The task
Continue the article on Camp Operating Group's rebuilding work in Somalia from the point where it ends.

Helping to Rebuild a Nation Like Somalia
Somalis, known for their entrepreneurial spirit and resilience, have rallied to welcome global agency support to rebuild the country. Camp Operating Group (COG), are one of the contributing organisations who, responsible for providing secure accommodation and office space at Chelsea Village, have been extending their capabilities in terms of infrastructure development and project management beyond the safety of their own compound.
Through ongoing relationships with clients from the diplomatic, humanitarian, governmental, medical, humanitarian, banking and other sectors, COG specialises in infrastructure development skills that make it possible to do business and sustain life in challenging environments.
Innovation in the Secure Building Space
One of the latest in these offerings is a new generation Safe Room called SafeCap. COG’s Chief Commercial Officer, Colin Laubscher describes the maximum protection units.
“SafeCap units are manufactured in Europe and then shipped to the deployment zone where the assembly and commissioning is completed. This ‘drop in’ or plug-and-play design and construction method is able to greatly reduce construction and labour time, and therefore exposure on the ground in conflict zone areas, by up to 90%. Not only are they portable, but they are easy to deploy and include plumbing, electrics, ablutions and aircon,” says Laubscher.
Also in production is the fourth version of the steel constructed 40ft NapCap accommodation container. The products, Executive NapCap and VIP NapCap, which will be ready later this year, are described by Chelsea Village’s General Manager, Costa Yiannakis.
“Our Generation 4 NapCaps are a sign that our ethos for constant improvement, not dissimilar to the technology industry where products are updated every six months, is something that the industry at large needs to adopt.
Apart from constant improvement in terms of the safety features, the new accommodation takes in important client feedback. For instance, the drinking water dispenser is no longer in the bathroom for cultural reasons and the VIP NapCap is now configured so that meetings can take place in a separate room to the bedroom,” says Yiannakis.

Information shown
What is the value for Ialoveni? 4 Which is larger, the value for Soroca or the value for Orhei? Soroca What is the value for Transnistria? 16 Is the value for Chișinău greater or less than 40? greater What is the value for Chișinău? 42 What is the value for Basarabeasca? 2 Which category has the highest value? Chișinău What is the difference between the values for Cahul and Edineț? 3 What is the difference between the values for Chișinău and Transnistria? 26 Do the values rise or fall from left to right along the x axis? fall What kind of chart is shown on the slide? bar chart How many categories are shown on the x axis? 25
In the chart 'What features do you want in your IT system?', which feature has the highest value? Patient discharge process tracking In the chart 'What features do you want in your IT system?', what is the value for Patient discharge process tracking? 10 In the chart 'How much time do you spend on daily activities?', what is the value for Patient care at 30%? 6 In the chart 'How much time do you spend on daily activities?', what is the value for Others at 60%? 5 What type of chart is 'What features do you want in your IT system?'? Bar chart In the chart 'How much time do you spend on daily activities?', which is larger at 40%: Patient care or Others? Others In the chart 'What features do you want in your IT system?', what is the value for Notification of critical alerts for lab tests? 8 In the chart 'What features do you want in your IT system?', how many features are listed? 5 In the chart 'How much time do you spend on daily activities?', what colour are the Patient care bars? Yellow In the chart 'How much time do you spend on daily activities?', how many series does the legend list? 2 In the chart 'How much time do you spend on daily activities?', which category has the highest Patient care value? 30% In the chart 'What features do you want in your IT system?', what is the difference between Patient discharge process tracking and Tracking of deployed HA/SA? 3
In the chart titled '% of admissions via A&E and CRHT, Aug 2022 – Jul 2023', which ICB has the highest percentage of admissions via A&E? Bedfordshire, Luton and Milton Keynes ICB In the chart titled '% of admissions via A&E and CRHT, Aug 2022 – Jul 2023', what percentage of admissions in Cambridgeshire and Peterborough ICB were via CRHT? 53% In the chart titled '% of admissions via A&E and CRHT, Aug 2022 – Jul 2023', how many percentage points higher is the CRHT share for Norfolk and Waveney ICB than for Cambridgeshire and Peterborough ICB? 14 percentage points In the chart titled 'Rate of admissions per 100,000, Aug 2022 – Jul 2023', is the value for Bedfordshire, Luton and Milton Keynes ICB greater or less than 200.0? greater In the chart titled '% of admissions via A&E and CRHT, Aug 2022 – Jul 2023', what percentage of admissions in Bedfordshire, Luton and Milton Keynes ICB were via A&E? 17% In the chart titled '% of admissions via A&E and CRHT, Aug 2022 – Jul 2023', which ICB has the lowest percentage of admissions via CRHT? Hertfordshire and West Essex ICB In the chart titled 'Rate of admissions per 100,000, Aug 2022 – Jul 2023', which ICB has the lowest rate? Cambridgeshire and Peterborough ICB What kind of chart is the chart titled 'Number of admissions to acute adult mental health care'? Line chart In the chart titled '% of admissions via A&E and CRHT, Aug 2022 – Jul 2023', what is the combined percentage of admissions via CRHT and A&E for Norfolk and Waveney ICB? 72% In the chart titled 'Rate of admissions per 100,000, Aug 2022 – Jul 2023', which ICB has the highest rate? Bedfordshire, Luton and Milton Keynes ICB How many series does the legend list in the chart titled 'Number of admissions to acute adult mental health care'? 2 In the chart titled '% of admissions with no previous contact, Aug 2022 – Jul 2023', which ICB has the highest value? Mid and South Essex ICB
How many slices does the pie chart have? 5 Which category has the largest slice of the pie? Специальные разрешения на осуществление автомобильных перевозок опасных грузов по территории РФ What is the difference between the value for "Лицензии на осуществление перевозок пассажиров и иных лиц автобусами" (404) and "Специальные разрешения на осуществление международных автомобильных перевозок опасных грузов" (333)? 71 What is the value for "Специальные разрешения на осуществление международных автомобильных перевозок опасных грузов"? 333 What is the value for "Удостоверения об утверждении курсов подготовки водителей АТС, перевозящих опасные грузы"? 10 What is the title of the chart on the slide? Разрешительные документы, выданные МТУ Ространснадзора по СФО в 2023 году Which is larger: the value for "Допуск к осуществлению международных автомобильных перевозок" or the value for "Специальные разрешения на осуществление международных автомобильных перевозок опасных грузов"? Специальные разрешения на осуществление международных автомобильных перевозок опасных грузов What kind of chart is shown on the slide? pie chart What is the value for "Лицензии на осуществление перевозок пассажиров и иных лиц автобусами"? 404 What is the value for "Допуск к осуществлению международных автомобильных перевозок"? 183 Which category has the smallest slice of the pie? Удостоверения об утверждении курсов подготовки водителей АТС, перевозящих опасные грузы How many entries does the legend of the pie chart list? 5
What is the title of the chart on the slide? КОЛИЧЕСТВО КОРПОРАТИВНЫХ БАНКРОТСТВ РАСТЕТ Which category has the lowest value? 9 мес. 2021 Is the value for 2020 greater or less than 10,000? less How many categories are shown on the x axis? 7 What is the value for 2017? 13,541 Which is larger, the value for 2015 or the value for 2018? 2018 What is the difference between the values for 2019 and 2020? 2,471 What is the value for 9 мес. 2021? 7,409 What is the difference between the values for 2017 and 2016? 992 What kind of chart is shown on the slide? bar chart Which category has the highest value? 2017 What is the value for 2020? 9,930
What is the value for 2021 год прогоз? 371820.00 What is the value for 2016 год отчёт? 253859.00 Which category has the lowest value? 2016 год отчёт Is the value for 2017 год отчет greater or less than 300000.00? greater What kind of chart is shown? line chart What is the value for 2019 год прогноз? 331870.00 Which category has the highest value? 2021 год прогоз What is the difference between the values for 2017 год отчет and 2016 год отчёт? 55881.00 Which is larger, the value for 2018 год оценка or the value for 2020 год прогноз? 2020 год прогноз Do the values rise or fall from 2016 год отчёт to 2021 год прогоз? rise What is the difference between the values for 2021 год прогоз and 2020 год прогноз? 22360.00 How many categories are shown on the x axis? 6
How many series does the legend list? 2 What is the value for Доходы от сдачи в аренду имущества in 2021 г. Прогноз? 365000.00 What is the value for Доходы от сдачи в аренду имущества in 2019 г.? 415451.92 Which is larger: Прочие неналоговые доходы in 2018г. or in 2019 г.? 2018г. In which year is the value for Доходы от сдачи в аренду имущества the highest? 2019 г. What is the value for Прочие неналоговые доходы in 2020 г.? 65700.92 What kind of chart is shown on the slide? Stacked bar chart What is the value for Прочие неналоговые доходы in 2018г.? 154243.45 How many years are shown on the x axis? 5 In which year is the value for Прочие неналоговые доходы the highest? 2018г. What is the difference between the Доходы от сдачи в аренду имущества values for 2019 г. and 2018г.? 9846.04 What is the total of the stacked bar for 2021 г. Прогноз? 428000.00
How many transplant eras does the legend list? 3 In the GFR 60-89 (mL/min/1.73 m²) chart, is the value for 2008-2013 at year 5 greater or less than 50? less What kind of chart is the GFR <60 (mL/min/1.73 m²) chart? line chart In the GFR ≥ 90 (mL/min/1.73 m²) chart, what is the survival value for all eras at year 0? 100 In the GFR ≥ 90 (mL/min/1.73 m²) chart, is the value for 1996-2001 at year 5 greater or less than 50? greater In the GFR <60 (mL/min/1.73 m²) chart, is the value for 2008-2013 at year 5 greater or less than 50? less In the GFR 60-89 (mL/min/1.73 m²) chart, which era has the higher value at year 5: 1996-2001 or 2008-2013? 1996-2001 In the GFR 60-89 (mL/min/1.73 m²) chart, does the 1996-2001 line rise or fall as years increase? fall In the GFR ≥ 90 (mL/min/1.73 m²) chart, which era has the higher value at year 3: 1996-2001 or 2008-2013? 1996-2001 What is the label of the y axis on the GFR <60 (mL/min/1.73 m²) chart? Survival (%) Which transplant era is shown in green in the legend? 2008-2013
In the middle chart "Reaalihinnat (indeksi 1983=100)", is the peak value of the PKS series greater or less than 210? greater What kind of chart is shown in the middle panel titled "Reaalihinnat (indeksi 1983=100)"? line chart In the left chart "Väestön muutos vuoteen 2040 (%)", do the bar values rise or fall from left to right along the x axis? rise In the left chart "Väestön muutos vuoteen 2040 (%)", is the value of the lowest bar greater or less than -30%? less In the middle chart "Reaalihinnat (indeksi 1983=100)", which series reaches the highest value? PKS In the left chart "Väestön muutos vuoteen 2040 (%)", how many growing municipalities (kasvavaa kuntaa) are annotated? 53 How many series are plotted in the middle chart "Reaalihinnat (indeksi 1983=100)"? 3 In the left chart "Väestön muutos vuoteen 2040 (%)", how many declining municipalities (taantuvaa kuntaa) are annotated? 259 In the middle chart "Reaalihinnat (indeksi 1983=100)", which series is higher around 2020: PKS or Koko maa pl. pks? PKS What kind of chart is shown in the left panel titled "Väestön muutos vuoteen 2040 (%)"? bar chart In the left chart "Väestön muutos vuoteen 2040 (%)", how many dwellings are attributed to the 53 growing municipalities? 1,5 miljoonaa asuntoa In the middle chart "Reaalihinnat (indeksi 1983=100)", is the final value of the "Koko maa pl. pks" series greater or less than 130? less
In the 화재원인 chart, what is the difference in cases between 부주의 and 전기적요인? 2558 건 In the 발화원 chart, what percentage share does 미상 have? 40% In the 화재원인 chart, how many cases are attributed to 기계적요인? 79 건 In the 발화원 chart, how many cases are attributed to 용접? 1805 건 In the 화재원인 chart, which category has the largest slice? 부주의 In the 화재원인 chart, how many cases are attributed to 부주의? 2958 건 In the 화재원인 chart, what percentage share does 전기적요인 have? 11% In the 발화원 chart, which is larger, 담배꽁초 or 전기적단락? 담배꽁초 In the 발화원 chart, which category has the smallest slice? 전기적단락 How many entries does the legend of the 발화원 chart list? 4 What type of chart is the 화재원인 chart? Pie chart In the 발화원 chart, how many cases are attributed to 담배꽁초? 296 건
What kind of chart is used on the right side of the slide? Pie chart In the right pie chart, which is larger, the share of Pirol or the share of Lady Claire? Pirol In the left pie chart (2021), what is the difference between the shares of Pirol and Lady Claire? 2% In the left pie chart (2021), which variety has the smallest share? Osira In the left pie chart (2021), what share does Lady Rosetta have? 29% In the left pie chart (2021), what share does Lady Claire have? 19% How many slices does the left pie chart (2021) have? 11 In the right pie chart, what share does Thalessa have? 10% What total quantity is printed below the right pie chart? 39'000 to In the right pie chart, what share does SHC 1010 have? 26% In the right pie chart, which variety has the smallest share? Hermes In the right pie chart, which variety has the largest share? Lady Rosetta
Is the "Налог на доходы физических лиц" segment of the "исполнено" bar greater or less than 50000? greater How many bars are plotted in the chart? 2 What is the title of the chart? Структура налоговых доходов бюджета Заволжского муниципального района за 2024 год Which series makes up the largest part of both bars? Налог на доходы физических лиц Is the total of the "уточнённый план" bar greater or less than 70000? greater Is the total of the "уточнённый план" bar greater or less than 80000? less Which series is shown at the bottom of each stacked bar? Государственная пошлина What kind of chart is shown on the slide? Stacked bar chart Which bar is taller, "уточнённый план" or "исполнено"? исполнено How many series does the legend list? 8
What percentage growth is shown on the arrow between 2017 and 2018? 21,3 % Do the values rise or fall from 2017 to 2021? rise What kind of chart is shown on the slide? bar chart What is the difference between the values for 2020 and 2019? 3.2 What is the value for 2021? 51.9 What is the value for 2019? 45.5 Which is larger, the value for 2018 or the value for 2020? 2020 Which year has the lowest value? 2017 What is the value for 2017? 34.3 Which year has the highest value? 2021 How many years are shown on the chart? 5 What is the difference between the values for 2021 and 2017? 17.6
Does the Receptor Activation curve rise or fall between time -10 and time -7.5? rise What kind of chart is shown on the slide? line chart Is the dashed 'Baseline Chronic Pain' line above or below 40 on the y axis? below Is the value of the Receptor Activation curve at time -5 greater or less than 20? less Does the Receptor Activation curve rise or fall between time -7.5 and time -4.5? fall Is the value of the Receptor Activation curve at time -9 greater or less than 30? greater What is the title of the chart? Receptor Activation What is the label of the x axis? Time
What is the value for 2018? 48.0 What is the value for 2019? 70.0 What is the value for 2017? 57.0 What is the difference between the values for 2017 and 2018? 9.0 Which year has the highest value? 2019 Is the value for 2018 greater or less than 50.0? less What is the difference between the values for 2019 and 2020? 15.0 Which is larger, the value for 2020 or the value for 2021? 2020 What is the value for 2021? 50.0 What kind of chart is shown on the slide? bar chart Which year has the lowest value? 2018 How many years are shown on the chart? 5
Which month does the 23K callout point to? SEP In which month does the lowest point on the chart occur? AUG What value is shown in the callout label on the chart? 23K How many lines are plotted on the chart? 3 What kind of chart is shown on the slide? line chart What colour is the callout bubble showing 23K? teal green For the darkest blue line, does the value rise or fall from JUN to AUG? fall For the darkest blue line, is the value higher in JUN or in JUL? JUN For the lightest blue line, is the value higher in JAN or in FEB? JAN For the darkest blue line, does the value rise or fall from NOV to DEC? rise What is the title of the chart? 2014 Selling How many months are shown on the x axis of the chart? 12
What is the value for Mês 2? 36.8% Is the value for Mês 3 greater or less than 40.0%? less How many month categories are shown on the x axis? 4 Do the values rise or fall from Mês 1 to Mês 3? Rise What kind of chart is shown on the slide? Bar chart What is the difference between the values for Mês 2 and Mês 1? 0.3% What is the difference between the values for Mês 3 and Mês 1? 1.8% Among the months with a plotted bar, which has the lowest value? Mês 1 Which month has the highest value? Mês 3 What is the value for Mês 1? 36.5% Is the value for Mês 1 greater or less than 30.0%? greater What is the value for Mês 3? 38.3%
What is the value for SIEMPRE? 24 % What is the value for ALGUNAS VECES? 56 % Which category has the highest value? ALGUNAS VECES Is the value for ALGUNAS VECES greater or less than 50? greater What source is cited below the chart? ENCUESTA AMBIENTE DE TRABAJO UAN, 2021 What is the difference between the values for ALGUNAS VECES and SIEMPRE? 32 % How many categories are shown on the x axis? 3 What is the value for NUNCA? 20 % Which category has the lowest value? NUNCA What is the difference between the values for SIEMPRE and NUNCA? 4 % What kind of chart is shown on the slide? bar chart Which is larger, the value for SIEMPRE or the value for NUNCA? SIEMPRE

Reply to the task
Providing Life through Solar Powered Water Projects
This said, when it comes to infrastructure, COG is not only leading the way in terms of its ability to assemble light-gage steel buildings of virtually any size, but it is also the official approved distributor of EU-certified solar powered water desalination and purification systems in Somalia, Puntland, Mozambique, Uganda and Yemen.
Says Laubscher, “COG has the ability to supply and install solar powered desalination plants that are able to produce from 1000 to 600,000 litres per day. At Chelsea Village in Mogadishu for example, where water is solely provided by WaterCap innovation, the system produces 20,000L per day out of a total maximum capacity of 100,000L per day.
Local Feedback, Local Relationships
Conflict-affected areas of foreign countries provide challenging landscapes for infrastructure projects. According to Yiannakis, apart from the emphasis on a very inclusive team process, there is another differentiating factor to their success.
“Not only are we strong believers in empowering and partnering with locals but we are actually dependent on their feedback.”
“Often international organisations will arrive in a foreign country with a very task-orientated, percentages-type approach that doesn’t consider local custom. Unfortunately, a failure to understand how the local population conduct business, or what they consider to be culturally offensive, can delay projects.
An understanding of customs and an empathy towards local culture can achieve excellent results. At the end of the day, attention to detail and creativity are paramount but it’s the relationships, teamwork and sourcing of the right people, with the right passion, that makes it all work,” says Yiannakis.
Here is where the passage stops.